Please contact me if you have any questions or would like to show me a braid. You can reach me through the comment form below, or through my contact form (hover on the “ABOUT” tab in my upper menu bar and look in the drop-down list). If you’d like to send me a photo, email me and I’ll let you know how to do it. I’d love to see it!

I’ll be teaching a simplified version of this braid at the next international Braids conference—Braids 2016. The simplified version has only 8 loops, so no thumbs. It’s a great braid for learning how to braid and plan simpler charted motifs than letters—hearts, circles, triangles, etc!

My new series of tutorials on pick-up patterning explain and teach this starting with square and flat braids, up to (coming soon!) Spanish-type and double braids.


* Noémi Speiser and Joy Boutrup, European Loop Braiding, Investigations and Results, Part II: Instructions for Letter Braids in 17th Century Manuscripts (info on BraidersHand purchasing site).
NB: Despite the title, this is not an instruction book. It’s a monograph about some very unintelligible 17th C. instructions, and the author’s process of analyzing them. For more about this monograph, see my info page on it: Letterbraids of the 17th Century.

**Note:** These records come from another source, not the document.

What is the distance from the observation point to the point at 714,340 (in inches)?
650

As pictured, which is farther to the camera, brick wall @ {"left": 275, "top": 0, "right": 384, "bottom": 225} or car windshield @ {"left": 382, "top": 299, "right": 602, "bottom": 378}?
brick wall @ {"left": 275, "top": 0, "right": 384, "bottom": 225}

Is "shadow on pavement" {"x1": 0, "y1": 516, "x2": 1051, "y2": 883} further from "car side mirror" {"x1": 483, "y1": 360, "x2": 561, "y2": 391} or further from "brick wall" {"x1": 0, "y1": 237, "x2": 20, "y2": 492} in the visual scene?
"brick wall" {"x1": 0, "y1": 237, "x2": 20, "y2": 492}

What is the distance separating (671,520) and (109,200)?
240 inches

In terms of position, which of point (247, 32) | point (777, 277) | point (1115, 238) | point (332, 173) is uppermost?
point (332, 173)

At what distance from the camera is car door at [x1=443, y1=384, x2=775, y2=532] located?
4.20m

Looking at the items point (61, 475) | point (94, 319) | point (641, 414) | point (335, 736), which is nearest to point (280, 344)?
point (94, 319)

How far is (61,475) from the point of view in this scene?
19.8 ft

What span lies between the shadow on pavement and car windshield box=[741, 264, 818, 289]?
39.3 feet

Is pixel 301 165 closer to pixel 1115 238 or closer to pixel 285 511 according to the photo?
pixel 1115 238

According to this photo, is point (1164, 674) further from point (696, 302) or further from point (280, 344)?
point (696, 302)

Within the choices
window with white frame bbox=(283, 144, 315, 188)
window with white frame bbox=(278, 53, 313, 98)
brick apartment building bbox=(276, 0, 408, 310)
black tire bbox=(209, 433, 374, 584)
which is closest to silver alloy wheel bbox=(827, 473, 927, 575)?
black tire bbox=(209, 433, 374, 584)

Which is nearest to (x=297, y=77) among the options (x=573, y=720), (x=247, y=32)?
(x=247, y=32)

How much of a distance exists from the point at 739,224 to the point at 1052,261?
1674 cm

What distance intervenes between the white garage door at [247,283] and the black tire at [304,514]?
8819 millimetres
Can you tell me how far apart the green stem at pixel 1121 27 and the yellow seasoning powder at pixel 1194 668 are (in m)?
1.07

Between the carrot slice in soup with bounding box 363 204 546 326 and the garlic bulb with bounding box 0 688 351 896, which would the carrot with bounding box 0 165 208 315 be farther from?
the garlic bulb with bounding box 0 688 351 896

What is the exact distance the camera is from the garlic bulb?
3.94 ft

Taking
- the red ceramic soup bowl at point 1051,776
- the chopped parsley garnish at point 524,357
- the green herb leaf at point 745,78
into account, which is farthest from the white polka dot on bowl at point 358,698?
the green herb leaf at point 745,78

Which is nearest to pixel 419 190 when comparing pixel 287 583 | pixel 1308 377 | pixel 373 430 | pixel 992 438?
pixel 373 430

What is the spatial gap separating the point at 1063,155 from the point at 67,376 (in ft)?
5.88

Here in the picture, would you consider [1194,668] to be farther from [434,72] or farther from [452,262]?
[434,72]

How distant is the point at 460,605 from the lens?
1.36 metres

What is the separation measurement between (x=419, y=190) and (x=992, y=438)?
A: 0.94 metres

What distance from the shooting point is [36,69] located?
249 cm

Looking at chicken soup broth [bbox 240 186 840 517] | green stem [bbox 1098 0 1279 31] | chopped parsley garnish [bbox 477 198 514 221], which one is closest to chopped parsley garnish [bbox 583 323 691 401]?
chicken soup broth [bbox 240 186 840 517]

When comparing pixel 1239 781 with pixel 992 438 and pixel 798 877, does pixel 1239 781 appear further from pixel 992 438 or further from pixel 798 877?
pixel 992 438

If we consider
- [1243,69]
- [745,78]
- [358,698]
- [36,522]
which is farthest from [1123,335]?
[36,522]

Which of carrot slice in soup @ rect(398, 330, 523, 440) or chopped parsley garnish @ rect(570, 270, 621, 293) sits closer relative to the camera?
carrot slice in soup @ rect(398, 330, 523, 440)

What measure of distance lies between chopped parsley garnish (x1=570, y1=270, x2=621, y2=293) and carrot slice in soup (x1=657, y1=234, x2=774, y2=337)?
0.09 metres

*The “O-with-a-tail” type of Q did exist in the 17th Century, even though the Nun’s letterbraid didn’t use it. (The fourteen-loop letterbraid does have that “O-with-a-tail” type of Q.)


*There are three (known) 17th C. letterbraids, one of 14 loops and two of 10 loops.

Noémi Speiser and Joy Boutrup call one of the two ten-loop letter braids the “Nun’s Book letterbraid,” after the only manuscript in which it’s been found. They refer to the other ten-loop letterbraid as “the Verbal Letterbraid” because it had text directions for making the color-changes instead of charts.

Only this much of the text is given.